I always have mixed feeling on these stories.
On the one hand, if you operate almost entirely online, you're in amidst a mass of scammers and conmen, it's a much higher risk, hence everything being more draconian. So there's always problems. Brick and mortar businesses are much less as there's a real presence, etc.
On the other hand, this is a long established business. Are they really that high-risk any more? Why are they treated like someone who's just started? Why can't Paypal treat them more respectfully as there's plenty of trading history. Why are there no mechanisms for establishing real identities that are much stronger than what they seem to be doing?
8Faces has been in print since 2010. That's a great start. It's not a really long time. Issue 5 is ready to pre-order. (Weirdly the author claims that they don't really do pre-orders, but on the website there is a huge banner telling people that they can pre-order issue 5.)
Magazine publishing is notoriously tricky, especially in the UK.
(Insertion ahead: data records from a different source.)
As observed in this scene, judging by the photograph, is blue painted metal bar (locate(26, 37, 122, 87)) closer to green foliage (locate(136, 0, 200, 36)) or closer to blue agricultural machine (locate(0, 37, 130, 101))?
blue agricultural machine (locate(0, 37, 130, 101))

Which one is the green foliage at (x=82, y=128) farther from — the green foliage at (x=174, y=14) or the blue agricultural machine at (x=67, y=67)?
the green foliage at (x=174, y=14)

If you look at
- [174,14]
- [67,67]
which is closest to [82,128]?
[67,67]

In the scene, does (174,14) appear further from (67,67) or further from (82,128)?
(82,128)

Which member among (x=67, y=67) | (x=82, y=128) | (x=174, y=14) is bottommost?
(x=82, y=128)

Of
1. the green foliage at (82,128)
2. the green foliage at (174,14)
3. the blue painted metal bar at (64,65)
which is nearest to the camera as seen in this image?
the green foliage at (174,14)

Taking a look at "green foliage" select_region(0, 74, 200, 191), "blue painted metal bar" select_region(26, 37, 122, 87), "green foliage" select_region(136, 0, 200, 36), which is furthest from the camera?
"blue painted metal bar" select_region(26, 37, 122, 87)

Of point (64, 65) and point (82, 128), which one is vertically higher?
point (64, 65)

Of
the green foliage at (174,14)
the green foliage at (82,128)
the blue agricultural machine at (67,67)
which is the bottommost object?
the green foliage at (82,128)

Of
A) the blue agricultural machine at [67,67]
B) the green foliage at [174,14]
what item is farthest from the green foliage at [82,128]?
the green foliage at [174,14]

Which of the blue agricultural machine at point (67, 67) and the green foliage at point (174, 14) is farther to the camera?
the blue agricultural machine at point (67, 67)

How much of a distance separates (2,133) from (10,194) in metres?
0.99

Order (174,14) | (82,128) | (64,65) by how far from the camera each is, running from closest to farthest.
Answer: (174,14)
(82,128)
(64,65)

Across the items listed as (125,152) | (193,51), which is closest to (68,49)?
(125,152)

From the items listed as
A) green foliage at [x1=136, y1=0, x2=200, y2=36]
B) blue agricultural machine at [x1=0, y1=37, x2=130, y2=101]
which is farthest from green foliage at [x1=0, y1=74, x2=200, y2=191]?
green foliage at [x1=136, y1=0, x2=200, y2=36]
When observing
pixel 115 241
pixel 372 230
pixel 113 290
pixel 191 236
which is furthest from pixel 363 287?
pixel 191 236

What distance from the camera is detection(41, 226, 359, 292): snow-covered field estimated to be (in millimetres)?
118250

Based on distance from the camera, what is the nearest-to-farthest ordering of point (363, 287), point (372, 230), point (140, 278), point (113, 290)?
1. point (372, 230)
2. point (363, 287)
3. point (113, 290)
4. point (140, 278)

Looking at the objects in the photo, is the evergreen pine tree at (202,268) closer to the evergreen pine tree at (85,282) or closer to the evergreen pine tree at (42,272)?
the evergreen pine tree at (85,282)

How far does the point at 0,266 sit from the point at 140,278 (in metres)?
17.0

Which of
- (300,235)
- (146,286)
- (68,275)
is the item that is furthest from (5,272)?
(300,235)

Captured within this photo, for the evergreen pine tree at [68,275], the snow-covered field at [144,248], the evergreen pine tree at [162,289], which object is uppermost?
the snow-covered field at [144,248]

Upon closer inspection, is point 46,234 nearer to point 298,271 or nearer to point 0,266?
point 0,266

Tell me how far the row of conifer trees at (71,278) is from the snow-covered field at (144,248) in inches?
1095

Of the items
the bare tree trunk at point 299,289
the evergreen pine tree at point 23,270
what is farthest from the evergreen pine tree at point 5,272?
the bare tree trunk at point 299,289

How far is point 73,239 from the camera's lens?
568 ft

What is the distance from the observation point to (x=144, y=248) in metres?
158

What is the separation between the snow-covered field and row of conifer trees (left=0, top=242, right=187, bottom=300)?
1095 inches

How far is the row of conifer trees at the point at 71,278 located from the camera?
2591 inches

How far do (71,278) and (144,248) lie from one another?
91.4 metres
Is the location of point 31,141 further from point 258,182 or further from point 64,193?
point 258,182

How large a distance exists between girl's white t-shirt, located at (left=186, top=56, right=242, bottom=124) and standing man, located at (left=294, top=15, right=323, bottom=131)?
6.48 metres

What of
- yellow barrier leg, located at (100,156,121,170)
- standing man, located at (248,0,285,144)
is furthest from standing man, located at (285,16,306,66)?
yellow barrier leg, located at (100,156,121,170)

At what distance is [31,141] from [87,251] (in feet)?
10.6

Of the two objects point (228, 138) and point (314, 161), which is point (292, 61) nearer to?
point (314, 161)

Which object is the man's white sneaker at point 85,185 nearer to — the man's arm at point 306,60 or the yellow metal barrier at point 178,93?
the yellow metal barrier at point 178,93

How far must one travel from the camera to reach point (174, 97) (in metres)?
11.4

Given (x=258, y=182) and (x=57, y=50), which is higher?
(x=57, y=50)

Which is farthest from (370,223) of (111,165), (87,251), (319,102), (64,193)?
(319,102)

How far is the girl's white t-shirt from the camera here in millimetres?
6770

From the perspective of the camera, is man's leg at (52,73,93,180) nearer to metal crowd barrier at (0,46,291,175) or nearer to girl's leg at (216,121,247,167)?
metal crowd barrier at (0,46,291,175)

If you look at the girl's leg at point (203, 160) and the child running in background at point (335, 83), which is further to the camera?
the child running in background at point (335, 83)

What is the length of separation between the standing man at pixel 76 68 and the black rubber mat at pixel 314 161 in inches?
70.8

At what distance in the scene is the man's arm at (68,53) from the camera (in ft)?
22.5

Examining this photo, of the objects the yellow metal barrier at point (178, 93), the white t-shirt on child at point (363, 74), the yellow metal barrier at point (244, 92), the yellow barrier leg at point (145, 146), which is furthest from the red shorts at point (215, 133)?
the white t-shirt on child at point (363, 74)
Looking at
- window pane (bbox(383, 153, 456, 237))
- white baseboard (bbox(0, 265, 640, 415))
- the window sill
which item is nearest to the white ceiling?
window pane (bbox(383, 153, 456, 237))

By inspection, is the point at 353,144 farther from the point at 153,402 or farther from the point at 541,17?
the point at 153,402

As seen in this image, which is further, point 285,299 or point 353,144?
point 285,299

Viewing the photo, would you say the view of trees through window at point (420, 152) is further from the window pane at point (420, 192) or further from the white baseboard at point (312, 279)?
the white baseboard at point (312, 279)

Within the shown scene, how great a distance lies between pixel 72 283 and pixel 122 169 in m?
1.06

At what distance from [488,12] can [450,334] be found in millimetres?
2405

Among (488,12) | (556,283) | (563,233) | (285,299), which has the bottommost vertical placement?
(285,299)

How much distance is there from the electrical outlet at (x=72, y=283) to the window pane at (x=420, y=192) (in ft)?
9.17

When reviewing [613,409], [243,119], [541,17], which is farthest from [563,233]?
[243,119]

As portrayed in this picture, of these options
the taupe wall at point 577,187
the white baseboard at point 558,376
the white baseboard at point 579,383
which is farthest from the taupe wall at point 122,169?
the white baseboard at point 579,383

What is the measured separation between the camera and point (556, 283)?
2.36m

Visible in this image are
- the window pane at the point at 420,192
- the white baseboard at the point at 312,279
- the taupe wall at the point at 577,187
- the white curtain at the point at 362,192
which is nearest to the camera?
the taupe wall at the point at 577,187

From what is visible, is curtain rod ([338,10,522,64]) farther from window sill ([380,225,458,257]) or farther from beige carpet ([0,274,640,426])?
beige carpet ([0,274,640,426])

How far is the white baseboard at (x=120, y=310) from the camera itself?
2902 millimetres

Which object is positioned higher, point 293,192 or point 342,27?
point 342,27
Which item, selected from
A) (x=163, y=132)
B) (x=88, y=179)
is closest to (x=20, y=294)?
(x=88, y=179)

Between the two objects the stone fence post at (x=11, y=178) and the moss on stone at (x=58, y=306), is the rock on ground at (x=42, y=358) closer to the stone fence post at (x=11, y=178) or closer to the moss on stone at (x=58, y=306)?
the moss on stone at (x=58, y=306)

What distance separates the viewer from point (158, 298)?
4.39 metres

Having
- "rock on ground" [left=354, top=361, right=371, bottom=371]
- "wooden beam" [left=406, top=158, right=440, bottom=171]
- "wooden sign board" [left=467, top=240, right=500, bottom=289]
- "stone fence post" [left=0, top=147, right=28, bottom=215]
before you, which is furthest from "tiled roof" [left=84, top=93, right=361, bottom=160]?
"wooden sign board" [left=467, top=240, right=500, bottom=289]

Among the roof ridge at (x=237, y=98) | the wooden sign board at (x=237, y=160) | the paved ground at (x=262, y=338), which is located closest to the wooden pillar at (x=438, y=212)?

> Why can't Paypal treat them more respectfully as there's plenty of trading history. Why are there no mechanisms for establishing real identities that are much stronger than what they seem to be doing?
This is an excellent point. I can understand why Paypal don't have customer reps for every little nickel and dime trader, but a magazine doing £15,000 per issue is reasonably substantial amount of money. It'd be great if Paypal could establish identities (interviews? documentation?) and build relationships with the honest traders that use the service.
>It is therefore not possible for UK customers to obtain legal redress from the company in the English, Scottish, or Northern Irish Courts.
So he's not getting his £600 back through the courts.